A further proposal, that thalamic pathology represents transsynaptic degeneration following secondary deafferentation in hippocampal networks, was supported in one recent study combining volumetric MRI study with tractography, suggesting a relationship between alterations observed with these methods (Bonilha et al., 2010b). The evidence for loss of thalamic volume associated with HS in patients with mild (drug-sensitive) TLE (Labate et al., 2008) also supports this hypothesis of atrophy secondary to degeneration in the network rather than a direct seizure effect. As the main output pathway of the hippocampus, via the fornix and medial mamillary nucleus, is to the AV, we might anticipate greater atrophy in this nucleus. Indeed, stimulation of the AV has recently been trialed as an effective treatment in refractory epilepsy of temporal origin (Fisher et al., 2010), with these direct connections between the anterior nucleus and the hippocampus implicated in this therapeutic effect (Fridley et al., 2012). However, in our small series we failed to confirm significant pathology preferentially involving the AV, either in single cases or in groups of HS cases. Finally, MRI studies have shown smaller thalamic volumes with a history of febrile seizures as a potential precipitating insult for thalamic pathology (Natsume et al., 2003); it was not possible to investigate the contribution of initial injury to thalamic pathology in the present clinical series because of the lack of sufficient early historic data in many cases.
There are several limitations in the present study. One of the main ones being that this postmortem group represents a more heterogenous cohort than surgical epilepsy series, particularly in terms of the epilepsy syndrome in that not all patients have MTLE, which may partly explain the lack of consistent thalamic pathology observed. Tissue processing and differences in fixation times can influence the intensity of immunostaining. We attempted to overcome this problem by comparing the left and right sides within individual cases in addition to mean values between groups. Although we aimed to exclude confounding pathologies, we cannot exclude, particularly in older patients, the contribution of subclinical cerebrovascular disease to thalamic gliosis and neuronal loss. Not all thalamic subnuclei were represented in each case, and the thalamic coronal levels at which subnuclei were sampled, varied between cases, which could influence data. In addition, we did not subdivide the nuclei further, which may reduce the sensitivity of detecting focal pathology. A further prospective PM study with sampling through the entire thalamus, utilizing three-dimensional stereologic analysis, may be required to further study the MD in detail.
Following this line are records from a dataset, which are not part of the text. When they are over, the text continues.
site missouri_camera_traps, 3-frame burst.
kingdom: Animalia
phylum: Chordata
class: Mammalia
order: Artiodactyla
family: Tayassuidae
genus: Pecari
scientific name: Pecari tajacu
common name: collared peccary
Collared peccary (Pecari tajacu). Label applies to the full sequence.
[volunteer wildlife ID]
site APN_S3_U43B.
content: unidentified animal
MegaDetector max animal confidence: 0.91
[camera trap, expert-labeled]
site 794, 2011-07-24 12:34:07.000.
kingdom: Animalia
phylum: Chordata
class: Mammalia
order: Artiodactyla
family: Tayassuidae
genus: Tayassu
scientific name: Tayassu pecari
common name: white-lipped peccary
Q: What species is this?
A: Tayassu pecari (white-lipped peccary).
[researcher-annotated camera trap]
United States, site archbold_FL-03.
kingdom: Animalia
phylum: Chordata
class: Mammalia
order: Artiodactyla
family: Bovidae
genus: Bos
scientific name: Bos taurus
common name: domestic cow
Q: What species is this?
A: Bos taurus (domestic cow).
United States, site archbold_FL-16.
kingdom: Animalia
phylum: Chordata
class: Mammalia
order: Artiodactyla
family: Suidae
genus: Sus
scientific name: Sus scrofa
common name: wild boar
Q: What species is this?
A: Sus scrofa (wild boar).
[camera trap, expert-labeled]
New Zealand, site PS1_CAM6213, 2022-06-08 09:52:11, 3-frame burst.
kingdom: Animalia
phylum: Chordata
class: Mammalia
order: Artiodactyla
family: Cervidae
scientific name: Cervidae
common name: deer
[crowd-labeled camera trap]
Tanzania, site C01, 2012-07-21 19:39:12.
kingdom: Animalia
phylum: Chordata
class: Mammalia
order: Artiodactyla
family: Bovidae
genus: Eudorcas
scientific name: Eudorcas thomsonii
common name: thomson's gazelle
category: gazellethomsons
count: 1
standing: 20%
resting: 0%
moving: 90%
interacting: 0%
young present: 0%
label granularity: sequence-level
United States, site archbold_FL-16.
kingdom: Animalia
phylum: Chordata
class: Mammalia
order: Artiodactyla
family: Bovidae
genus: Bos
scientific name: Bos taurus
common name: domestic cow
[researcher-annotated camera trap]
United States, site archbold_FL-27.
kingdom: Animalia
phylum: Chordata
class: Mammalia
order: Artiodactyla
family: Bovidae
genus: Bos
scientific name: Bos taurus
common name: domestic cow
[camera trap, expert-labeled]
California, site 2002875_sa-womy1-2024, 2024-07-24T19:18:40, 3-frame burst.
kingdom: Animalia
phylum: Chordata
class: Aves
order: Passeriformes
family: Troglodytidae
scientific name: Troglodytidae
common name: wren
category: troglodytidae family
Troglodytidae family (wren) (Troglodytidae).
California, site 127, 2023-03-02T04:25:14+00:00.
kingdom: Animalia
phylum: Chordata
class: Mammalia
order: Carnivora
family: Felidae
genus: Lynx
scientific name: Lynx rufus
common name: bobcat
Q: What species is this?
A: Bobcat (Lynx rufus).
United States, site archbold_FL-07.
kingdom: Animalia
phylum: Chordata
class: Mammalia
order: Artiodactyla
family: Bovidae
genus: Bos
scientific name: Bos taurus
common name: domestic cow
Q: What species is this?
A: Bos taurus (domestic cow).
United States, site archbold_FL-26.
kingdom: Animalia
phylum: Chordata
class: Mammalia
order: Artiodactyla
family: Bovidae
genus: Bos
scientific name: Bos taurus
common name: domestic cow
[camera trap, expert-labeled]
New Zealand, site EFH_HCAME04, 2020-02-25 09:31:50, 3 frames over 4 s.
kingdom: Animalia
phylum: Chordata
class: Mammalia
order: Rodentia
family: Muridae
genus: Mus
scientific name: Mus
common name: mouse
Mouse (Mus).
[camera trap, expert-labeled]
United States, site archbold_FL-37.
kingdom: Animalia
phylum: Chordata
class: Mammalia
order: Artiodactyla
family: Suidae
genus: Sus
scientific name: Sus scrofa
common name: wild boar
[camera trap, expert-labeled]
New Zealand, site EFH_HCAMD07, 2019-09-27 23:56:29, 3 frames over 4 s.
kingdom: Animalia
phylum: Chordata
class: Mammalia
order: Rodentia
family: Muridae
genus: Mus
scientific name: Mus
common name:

In summary, our PM study demonstrates that stereotypical pathologic changes, as seen in HS, are not consistently or clearly defined in the thalamus. We did identify a predilection for neuronal and synaptic loss and gliosis in the MD, in keeping with previous clinical and experimental data, supporting the potential role of the MD in epilepsy. This is an area that warrants further detailed investigation.